The Lakers came out for the second half with the same focused energy.

The Bucks hadn't quit yet. They made an adjustment, sliding Ersan İlyasova to the four and rolling out a true one-big, four-out shooting lineup. Their spacing looked dangerous.

Right away, Mo Williams caught the ball on the wing, rose up, and knocked down a tough, off-balance pull-up jumper from the elbow. The kind of shot that keeps a team alive.

The Lakers answered immediately.

Link curled hard off a screen and caught the ball clean at the left elbow. Since the start of December, he had been absolutely unconscious from that spot—48.7 percent, elite mid-range territory.

Bogut saw the catch and charged over like a freight train, long arms waving, trying to use his 7-foot frame to intimidate.

Link didn't flinch.

He sold a picture-perfect pump fake, eyes locked on the rim.

Bogut bit hard, launching straight up with both feet off the ground.
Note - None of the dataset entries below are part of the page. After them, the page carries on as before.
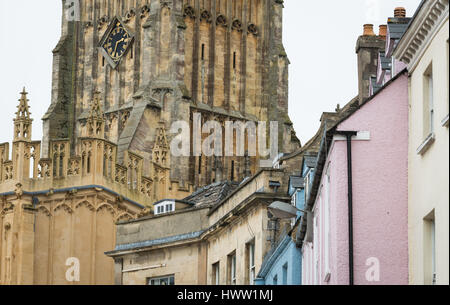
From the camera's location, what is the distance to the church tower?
266 ft

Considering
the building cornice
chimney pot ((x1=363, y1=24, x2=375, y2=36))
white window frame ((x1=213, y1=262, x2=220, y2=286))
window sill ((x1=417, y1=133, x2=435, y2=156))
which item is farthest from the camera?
white window frame ((x1=213, y1=262, x2=220, y2=286))

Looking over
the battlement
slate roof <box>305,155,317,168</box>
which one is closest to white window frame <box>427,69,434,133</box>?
slate roof <box>305,155,317,168</box>

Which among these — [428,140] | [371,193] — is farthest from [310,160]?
[428,140]

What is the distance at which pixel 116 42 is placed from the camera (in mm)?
85375

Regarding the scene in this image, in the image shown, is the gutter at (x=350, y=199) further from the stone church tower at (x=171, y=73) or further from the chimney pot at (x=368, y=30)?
the stone church tower at (x=171, y=73)

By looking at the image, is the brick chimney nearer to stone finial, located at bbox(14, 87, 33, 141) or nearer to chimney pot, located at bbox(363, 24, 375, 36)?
chimney pot, located at bbox(363, 24, 375, 36)

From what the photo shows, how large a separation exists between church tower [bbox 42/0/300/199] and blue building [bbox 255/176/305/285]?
4330 cm

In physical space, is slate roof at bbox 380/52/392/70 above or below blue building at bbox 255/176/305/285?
above

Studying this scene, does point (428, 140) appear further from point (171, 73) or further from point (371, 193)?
point (171, 73)

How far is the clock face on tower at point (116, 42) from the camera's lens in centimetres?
8475

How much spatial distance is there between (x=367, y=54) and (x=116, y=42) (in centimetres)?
5157

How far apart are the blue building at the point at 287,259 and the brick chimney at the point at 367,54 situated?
7.91 ft

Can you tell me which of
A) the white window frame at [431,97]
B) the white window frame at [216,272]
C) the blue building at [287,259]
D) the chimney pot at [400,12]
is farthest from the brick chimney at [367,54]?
the white window frame at [431,97]

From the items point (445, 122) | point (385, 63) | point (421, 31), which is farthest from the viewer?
point (385, 63)
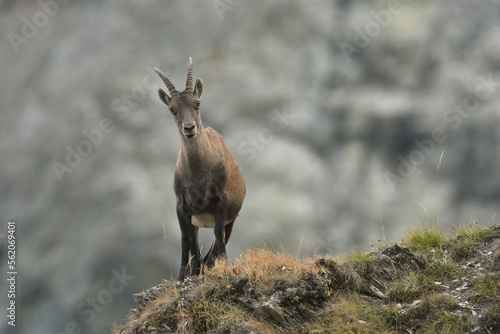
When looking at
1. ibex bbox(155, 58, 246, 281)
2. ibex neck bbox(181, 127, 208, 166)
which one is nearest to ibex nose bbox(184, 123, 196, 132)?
ibex bbox(155, 58, 246, 281)

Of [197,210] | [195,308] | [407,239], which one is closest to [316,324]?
[195,308]

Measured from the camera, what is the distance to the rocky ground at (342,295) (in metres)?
9.12

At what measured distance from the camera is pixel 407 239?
1133 centimetres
The second Bogut was in the air, Link calmly dribbled one quick step to the side, creating clean space. Then he rose smoothly and let it fly.

The ball sailed high over Bogut's outstretched hand, tracing a perfect arc before dropping through the net with a crisp swish.

"Good ball, Prophet Lin!" the home announcer shouted over the cheers. "Beautiful fake, perfect rhythm!"

As Link jogged back on defense, he passed right by a visibly frustrated Bogut and gave him a casual shrug, the corners of his mouth twitching.

Bogut's face turned even darker. He muttered something sharp in Australian slang under his breath.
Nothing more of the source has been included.